Entries provided:
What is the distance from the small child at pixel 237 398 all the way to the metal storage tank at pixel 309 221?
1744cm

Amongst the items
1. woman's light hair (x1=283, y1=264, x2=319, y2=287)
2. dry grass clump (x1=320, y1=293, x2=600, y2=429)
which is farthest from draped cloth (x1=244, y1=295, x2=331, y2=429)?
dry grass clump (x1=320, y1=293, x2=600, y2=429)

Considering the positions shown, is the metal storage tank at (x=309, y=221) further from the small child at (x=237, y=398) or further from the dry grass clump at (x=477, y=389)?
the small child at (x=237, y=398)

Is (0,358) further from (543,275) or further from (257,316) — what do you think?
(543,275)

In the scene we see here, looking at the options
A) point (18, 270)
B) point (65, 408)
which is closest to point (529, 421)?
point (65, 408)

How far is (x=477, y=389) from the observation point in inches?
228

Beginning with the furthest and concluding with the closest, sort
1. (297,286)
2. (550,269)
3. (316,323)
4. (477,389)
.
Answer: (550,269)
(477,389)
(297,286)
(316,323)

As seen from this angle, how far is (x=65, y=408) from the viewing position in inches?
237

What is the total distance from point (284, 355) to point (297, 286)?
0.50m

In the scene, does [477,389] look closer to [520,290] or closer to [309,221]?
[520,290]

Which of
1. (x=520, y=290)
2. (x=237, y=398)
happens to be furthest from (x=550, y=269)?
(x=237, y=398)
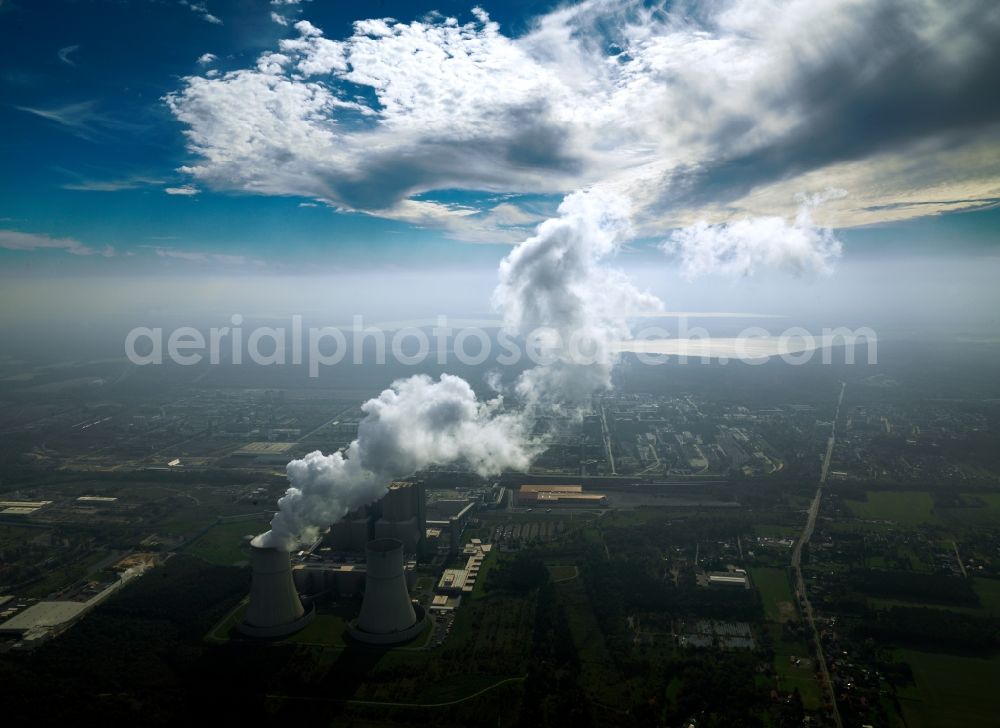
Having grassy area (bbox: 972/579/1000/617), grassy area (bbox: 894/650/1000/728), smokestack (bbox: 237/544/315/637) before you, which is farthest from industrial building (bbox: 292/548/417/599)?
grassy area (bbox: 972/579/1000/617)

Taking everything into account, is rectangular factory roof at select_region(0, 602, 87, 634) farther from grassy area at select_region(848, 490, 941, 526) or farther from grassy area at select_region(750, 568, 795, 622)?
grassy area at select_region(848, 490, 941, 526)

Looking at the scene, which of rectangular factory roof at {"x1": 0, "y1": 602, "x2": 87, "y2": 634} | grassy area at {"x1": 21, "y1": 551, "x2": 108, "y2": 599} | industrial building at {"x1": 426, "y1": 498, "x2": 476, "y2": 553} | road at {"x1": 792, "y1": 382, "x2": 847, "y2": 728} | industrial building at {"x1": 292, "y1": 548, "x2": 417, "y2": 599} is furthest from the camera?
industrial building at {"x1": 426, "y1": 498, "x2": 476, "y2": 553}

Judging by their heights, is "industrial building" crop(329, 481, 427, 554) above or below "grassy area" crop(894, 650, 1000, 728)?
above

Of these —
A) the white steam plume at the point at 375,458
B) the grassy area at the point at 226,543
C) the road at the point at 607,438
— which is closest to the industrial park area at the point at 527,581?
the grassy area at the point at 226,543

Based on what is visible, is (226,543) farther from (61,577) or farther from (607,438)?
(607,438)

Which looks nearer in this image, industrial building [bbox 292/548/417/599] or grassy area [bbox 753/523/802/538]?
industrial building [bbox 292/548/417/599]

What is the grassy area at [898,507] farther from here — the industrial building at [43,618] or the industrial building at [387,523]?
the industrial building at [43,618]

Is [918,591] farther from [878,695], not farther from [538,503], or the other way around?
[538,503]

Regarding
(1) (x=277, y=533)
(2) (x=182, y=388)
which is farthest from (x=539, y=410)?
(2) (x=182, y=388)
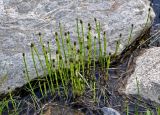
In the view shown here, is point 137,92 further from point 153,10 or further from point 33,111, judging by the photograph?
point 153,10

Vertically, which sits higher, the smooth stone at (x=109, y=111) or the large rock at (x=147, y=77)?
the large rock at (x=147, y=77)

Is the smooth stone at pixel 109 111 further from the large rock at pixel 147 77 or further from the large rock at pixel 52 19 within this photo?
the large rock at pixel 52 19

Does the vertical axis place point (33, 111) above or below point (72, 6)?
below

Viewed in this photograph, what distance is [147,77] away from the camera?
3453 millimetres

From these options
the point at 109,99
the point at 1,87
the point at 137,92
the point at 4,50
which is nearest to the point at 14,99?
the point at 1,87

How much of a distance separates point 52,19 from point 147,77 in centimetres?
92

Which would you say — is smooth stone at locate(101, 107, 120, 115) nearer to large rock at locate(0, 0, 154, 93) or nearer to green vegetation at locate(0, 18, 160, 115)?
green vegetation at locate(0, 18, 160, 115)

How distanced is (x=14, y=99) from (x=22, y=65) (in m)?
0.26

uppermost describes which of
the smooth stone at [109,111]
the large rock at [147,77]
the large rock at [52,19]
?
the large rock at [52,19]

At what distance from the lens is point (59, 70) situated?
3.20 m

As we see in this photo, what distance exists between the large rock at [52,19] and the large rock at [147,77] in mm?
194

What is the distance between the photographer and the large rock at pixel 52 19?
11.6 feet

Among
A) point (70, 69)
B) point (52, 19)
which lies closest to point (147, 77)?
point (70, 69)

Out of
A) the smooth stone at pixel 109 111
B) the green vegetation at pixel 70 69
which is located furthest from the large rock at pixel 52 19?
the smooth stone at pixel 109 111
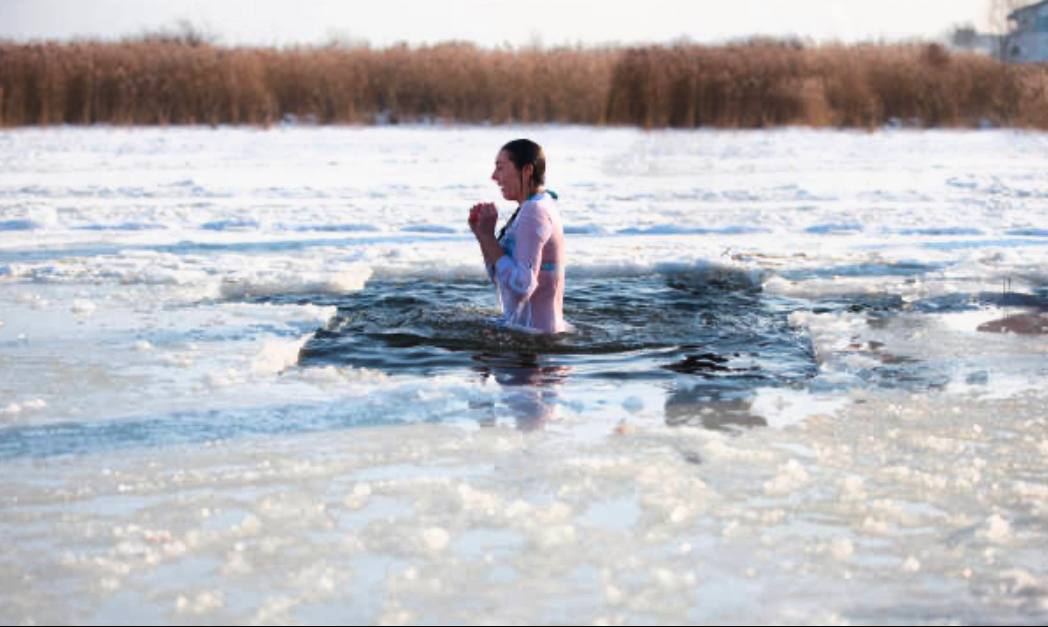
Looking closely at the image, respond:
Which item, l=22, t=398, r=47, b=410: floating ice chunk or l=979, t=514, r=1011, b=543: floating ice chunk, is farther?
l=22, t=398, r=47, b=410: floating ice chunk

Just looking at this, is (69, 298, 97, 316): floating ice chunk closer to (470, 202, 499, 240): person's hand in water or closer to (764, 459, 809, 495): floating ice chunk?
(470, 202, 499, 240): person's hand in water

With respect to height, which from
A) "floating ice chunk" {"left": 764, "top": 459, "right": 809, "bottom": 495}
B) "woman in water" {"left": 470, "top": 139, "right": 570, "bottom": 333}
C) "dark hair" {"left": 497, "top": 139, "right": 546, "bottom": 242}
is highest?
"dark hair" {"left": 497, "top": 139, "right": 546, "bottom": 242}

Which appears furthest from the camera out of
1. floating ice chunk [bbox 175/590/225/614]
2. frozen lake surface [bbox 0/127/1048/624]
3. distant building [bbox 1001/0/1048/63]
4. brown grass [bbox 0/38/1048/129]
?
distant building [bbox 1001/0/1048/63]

==

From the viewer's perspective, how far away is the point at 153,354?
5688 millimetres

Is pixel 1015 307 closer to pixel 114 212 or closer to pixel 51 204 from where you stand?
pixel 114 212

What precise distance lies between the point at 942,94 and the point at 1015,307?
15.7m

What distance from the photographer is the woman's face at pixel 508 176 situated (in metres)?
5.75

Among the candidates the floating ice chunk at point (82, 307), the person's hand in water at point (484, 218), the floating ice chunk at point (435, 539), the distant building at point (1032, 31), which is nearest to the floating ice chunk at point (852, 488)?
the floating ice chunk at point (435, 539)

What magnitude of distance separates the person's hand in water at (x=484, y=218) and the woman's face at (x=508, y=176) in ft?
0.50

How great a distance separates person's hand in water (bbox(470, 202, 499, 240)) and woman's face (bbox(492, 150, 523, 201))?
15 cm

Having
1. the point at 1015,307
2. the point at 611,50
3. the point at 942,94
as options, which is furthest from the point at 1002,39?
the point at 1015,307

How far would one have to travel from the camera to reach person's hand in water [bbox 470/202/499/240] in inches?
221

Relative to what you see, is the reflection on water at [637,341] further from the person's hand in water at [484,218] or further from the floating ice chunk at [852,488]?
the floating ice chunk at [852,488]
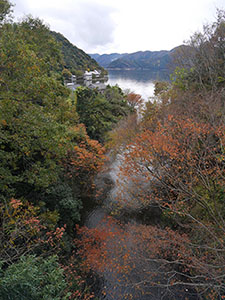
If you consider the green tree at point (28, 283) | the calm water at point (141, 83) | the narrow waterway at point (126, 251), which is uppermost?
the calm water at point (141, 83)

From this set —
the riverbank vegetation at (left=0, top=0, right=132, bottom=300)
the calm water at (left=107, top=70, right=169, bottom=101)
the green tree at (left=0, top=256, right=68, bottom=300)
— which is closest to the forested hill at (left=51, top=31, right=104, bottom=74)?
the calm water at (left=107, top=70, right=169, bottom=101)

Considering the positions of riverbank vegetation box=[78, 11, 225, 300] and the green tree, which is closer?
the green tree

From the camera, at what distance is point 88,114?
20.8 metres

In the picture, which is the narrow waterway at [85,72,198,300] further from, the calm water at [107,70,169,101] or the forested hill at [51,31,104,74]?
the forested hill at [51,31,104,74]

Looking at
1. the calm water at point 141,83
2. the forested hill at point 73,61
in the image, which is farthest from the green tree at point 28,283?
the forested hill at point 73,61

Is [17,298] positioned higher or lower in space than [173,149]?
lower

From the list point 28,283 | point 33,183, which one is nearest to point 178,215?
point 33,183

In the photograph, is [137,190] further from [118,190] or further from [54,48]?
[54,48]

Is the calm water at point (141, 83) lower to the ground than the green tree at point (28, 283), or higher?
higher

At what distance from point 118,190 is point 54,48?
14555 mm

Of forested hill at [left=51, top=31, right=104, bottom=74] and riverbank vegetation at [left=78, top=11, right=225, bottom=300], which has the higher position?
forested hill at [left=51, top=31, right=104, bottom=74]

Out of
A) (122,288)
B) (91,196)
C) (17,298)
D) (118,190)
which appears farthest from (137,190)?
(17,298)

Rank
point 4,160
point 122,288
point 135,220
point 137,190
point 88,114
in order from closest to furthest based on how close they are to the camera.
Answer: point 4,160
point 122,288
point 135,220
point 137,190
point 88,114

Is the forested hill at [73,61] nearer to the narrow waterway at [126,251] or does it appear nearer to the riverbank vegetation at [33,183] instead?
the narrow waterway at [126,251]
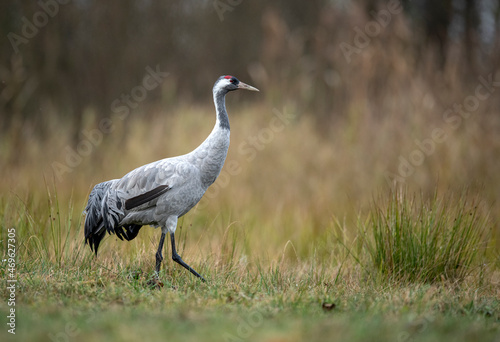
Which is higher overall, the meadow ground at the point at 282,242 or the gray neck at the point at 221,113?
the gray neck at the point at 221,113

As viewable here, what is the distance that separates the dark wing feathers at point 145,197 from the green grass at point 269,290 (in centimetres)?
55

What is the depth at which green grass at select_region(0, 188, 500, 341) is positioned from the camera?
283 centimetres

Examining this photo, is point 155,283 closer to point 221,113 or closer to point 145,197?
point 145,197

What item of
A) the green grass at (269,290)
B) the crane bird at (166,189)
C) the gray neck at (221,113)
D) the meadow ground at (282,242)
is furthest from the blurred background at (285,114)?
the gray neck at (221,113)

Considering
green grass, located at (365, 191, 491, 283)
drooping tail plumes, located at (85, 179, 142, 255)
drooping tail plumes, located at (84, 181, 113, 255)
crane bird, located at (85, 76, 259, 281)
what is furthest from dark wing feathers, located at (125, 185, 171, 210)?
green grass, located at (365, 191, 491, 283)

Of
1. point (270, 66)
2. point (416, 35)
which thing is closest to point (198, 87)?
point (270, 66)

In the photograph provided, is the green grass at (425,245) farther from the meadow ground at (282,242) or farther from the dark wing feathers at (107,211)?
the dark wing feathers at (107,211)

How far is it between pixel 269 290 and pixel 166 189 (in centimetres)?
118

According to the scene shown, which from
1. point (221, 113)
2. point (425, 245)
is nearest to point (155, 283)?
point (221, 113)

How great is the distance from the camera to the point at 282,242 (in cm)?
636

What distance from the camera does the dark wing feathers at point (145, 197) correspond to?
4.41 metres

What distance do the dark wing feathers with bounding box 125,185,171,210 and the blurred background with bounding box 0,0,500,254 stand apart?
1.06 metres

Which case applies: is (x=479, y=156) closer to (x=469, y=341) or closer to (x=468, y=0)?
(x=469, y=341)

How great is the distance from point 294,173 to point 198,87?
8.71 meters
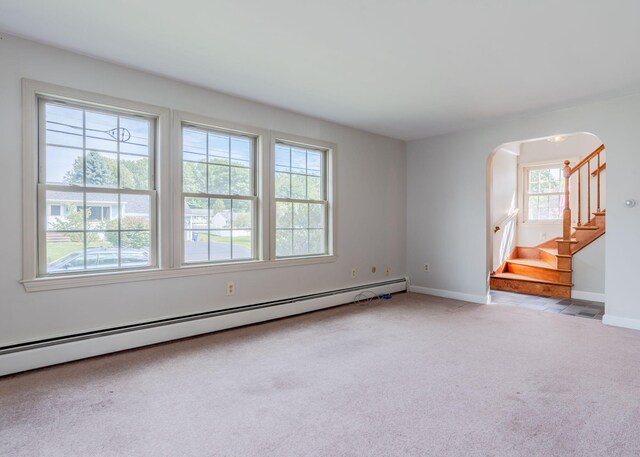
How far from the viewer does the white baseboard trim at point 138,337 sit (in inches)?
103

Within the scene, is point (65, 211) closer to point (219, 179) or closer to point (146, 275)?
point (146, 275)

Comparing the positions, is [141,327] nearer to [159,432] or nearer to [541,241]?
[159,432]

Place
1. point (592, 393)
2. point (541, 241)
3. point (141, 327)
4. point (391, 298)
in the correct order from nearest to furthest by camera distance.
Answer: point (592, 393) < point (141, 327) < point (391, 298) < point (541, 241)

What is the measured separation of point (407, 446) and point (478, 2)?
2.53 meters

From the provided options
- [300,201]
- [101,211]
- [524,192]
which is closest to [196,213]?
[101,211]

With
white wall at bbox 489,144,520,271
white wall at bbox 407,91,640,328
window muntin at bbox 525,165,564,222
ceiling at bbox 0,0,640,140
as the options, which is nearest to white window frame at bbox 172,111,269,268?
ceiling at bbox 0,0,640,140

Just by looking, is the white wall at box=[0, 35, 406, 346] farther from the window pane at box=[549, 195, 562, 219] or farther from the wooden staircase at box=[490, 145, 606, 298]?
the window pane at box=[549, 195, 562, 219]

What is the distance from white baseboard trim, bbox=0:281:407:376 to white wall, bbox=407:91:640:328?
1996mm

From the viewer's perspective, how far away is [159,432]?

Task requirements: Locate every line in the items above that contains the word "large" and copy each of those lines out in full.

Answer to this exercise:
Vertically, which sits higher, the smooth stone at (x=109, y=111) or the large rock at (x=147, y=77)?
the large rock at (x=147, y=77)
Is the smooth stone at pixel 109 111 further from the large rock at pixel 147 77 or further from the large rock at pixel 52 19 within this photo?
the large rock at pixel 52 19
Which would you say — is smooth stone at locate(101, 107, 120, 115) nearer to large rock at locate(0, 0, 154, 93) or nearer to green vegetation at locate(0, 18, 160, 115)?
the large rock at [147,77]
the large rock at [52,19]
the large rock at [52,19]
As we see in this photo, what distance exists between the large rock at [52,19] and the large rock at [147,77] in mm?
What is the distance between the photographer and the large rock at pixel 52 19?
which is located furthest from the large rock at pixel 52 19?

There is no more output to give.